Regardless, future pre-merger and post-merger analyses and challenges will be affected by the Commission’s treatment of the relevant product and geographic markets, particularly how evidence of certain price increases will be used by the Commission to identify a proper geographic market.
Finally, the Commission itself noted that “sticky and unsettled issues for merger analysis” remain open with respect to hospital mergers.

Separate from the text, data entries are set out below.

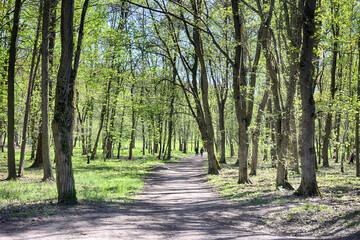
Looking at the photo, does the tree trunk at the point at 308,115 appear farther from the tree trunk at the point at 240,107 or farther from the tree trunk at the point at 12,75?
the tree trunk at the point at 12,75

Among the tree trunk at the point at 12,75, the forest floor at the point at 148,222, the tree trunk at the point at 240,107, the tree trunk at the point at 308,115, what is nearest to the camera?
the forest floor at the point at 148,222

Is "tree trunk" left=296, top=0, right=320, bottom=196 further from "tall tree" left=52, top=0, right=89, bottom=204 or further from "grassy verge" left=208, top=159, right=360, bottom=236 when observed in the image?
"tall tree" left=52, top=0, right=89, bottom=204

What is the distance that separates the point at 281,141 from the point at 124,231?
318 inches

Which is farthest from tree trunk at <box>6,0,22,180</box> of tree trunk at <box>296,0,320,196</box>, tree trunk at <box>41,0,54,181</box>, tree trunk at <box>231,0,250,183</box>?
tree trunk at <box>296,0,320,196</box>

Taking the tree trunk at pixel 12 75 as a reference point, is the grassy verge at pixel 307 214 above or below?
below

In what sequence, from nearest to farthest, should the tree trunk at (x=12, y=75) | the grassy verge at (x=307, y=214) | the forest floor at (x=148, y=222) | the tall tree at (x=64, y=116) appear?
the forest floor at (x=148, y=222)
the grassy verge at (x=307, y=214)
the tall tree at (x=64, y=116)
the tree trunk at (x=12, y=75)

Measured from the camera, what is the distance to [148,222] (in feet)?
21.9

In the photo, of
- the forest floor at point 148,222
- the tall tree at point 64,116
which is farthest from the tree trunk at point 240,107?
the tall tree at point 64,116

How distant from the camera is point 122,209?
8.20 meters

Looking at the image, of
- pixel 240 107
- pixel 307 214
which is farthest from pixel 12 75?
pixel 307 214

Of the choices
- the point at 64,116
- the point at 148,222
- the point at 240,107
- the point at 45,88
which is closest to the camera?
the point at 148,222

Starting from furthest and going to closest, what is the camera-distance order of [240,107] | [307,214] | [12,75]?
[240,107] → [12,75] → [307,214]

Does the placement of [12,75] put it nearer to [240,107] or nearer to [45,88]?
[45,88]

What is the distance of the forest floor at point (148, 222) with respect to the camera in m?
5.48
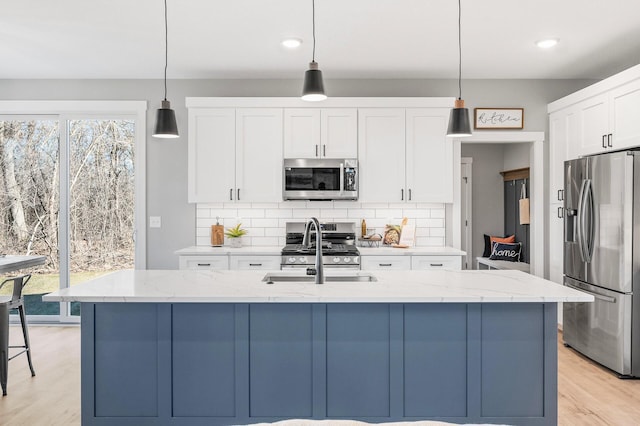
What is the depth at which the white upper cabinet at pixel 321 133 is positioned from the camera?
4.80 m

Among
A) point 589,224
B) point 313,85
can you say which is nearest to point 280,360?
point 313,85

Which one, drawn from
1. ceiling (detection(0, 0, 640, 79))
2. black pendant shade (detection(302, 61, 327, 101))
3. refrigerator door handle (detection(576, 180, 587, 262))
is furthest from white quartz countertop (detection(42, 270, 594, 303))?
ceiling (detection(0, 0, 640, 79))

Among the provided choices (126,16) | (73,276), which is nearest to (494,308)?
(126,16)

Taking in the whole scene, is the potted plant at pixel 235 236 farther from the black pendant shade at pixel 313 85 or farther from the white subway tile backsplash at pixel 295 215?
the black pendant shade at pixel 313 85

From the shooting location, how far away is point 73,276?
17.2 feet

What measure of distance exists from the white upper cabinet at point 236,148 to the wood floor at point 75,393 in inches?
76.8

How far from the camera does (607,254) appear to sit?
3.74 metres

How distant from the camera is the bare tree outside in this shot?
518 centimetres

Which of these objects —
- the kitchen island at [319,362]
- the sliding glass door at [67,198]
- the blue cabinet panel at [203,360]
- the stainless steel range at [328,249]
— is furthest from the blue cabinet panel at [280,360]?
the sliding glass door at [67,198]

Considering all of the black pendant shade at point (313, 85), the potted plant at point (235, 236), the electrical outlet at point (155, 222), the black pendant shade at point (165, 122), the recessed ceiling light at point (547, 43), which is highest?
the recessed ceiling light at point (547, 43)

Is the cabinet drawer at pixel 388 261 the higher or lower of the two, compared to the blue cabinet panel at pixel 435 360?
higher

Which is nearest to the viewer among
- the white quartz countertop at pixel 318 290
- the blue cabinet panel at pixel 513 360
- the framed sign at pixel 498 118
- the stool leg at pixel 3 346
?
the white quartz countertop at pixel 318 290

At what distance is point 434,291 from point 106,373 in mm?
1798

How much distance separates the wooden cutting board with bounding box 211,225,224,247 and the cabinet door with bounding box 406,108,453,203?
6.39 feet
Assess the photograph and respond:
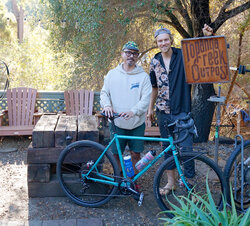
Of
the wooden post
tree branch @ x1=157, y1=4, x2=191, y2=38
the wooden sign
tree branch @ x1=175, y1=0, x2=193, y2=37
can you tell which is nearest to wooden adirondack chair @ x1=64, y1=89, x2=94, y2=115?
tree branch @ x1=157, y1=4, x2=191, y2=38

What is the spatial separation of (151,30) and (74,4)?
165 centimetres

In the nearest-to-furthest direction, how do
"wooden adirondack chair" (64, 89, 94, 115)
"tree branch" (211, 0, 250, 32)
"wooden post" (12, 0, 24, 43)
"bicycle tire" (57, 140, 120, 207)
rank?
"bicycle tire" (57, 140, 120, 207)
"tree branch" (211, 0, 250, 32)
"wooden adirondack chair" (64, 89, 94, 115)
"wooden post" (12, 0, 24, 43)

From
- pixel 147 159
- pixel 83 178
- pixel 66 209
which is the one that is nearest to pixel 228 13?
pixel 147 159

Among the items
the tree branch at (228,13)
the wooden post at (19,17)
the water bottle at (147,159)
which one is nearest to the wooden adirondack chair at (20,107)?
the water bottle at (147,159)

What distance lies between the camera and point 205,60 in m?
3.75

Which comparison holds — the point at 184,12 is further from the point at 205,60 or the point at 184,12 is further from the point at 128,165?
the point at 128,165

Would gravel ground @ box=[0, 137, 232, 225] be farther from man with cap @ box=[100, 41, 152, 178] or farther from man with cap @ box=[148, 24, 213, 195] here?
man with cap @ box=[100, 41, 152, 178]

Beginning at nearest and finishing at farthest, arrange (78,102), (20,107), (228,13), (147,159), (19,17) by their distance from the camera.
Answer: (147,159), (228,13), (20,107), (78,102), (19,17)

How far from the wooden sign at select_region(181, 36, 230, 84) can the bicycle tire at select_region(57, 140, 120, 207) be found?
1.36 meters

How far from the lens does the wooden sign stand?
12.1 ft

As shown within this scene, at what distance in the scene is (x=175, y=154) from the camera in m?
3.35

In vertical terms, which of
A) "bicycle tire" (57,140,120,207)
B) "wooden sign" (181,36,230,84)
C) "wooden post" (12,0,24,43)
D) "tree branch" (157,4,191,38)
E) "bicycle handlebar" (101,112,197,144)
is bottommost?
"bicycle tire" (57,140,120,207)

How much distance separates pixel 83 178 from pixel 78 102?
3.51 metres

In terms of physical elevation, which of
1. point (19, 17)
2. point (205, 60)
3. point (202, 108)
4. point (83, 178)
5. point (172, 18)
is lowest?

The Commission specifically pointed to the fact that, in a market where MCOs are purchasers and hospitals are sellers, a merger of two hospitals may severely impact one MCO while hardly impacting another – and that the aggregate impact could lead to a violation of Section 7. Such commentary would indicate that market participants should analyze not only merging hospitals’ product and geographic markets, but also the effects that a merger would have on each of the merging hospitals’ purchasers.